According to Antonovsky, SOC is as an adaptive dispositional orientation, with the three components of SOC determining how an individual adapts to a stressful situation [14]. Surtees and colleagues further reported that a weak SOC was associated with a slower adaptation to adverse events [32]. Adaptive capacity may then be the most important element of SOC in post-MI patients, since recovery and rehabilitation require lifestyle changes. Perception of the condition as manageable, comprehensible and meaningful allows the individual to perceive the situation as a challenge, and to accurately identify and make use of resources in his environment in order to adapt and overcome this challenge [14]. This may include making significant changes to daily life. On the contrary, perception of the situation as overwhelming, incoherent and exceeding one's resources may reduce adaptive capacity, making lifestyle changes difficult.

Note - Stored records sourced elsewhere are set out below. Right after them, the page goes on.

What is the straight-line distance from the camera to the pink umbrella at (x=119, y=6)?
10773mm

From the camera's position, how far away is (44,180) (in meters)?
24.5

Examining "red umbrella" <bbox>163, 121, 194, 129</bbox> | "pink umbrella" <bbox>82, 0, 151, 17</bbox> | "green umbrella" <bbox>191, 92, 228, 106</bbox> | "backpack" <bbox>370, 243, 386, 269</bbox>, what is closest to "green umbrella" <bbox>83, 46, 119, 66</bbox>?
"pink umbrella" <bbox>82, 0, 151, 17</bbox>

In the same way that lower SOC individuals were less likely to quit smoking post-MI [11], so they may also find it harder to adopt and maintain physical activity habits, due to reduced resources and lower adaptive capacity.

Finally, it has been suggested that individuals with a strong SOC may more accurately identify the nature of a situation [33]. In the context of illness this may translate to a better comprehension of the influence of behaviour on health outcomes, which could motivate behaviour change.

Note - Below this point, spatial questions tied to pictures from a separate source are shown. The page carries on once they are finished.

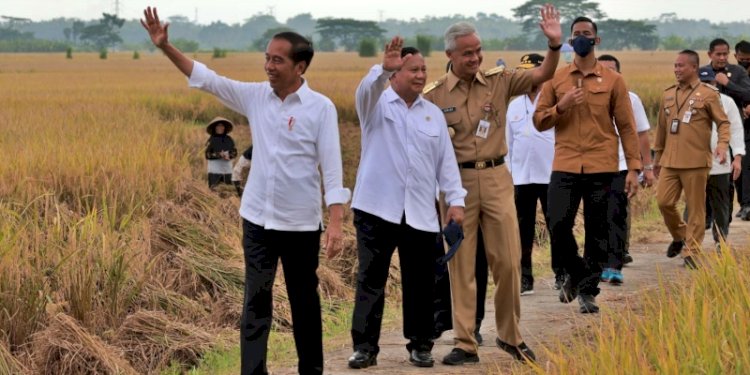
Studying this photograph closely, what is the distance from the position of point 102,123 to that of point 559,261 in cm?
948

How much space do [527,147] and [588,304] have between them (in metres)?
1.26

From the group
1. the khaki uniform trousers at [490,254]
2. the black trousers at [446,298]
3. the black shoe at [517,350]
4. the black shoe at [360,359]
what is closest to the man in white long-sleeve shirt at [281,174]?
the black shoe at [360,359]

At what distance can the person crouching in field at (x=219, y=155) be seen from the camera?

Methodological considerations

Several limitations of our research should be considered when interpreting the results of this study. Participants were relatively young survivors of MI, therefore results may not be generalizable to older patients. LTPA was self-reported, which may introduce misclassification bias. SOC was measured just once, during initial hospitalization, which may cause a substantial underestimation of the true association between SOC and LTPA after MI. Antonovsky described SOC as a stable trait, "a global orientation that is pervasive and enduring" [8], formed by childhood experiences and reinforced by life experiences. Indeed test-retest correlations show considerable stability, e.g. 0.54 over a 2-year period among retirees [7]. While traumatic events including illness can temporarily modify the SOC, it is expected to return to normal or 'bounce back' [14]; in fact SOC scores in our post-MI cohort were previously reported as being similar to population scores, implying that even the serious event of MI may not significantly alter SOC [34]. However, some research indicates that SOC may vary with time, for example in a cohort of accident victims, SOC decreased following trauma and remained lowered after 12 months [35] and in CABG patients, 41% showed changes in their SOC during a 1 year follow-up [36].

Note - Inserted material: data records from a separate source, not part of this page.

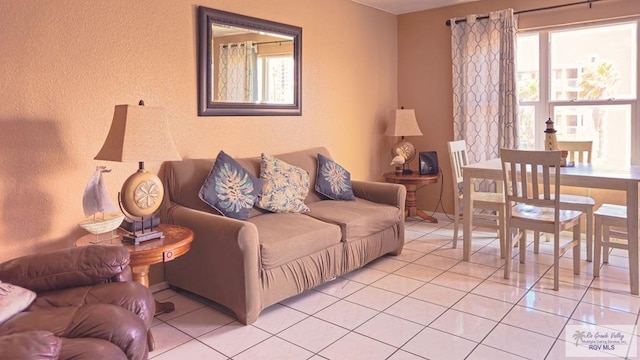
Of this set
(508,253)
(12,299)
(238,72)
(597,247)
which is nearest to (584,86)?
(597,247)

The study benefitted from repeated assessment of LTPA over 13 years and parallel assessment of multiple confounding factors. There are some indications that depression may be associated with post-MI LTPA [37] therefore we took this variable into consideration as a confounding factor.

Conclusion

SOC was found to predict LTPA trajectory in a cohort of MI survivors. The primary use of this finding is in identifying high-risk MI survivors, with SOC representing a summary measure of personal, social, psychological and economic resources. SOC is easy to ascertain during hospitalization and can help to identify patients who are less likely to incorporate physical activity in their daily life, who may require additional help in adopting preventive health behaviours, which can dramatically improve post-MI prognosis. These findings have implications not only for secondary prevention of cardiovascular disease but for other illnesses and may be applicable to health promotion in general.

Funding

This work was supported in part by the Israel National Institute for Health Policy and Health Services Research (grant number r/89/2008 to Drs. Drory and Gerber), and by the Environment and Health Fund, Jerusalem, Israel (grant award number RGA0904 to Dr. Gerber), which had no role in study design, data acquisition, writing of the manuscript or decision to submit for publication.